__DIRECTION__. Which lines in the entries below contain the string "stone"? Collect each of them, matching case exactly.

__MATERIAL FOR THIS TASK__.
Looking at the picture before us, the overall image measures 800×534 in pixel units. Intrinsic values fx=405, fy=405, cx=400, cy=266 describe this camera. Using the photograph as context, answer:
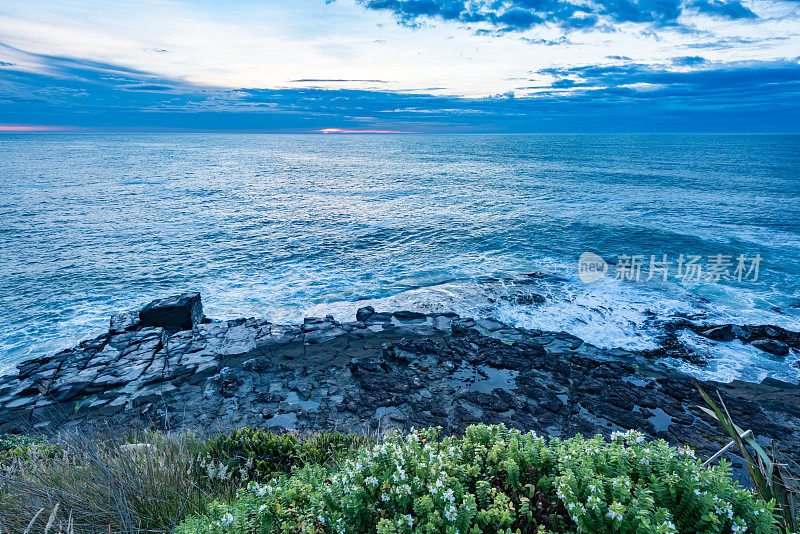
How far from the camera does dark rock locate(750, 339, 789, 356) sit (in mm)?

---

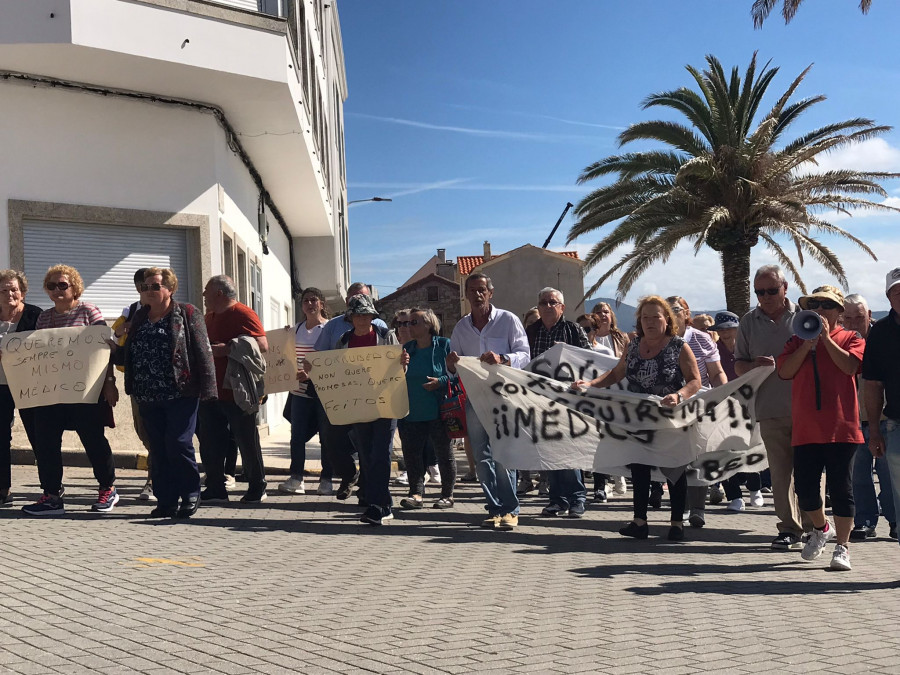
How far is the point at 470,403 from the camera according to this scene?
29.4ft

...

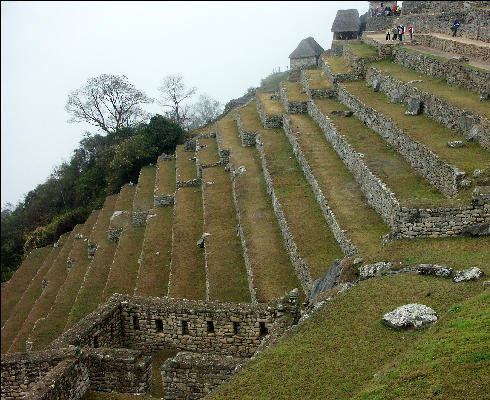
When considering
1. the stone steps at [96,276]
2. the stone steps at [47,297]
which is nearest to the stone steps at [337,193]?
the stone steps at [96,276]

__TASK RESULT__.
1. the stone steps at [96,276]
2. the stone steps at [47,297]
which is nearest to the stone steps at [337,193]?
the stone steps at [96,276]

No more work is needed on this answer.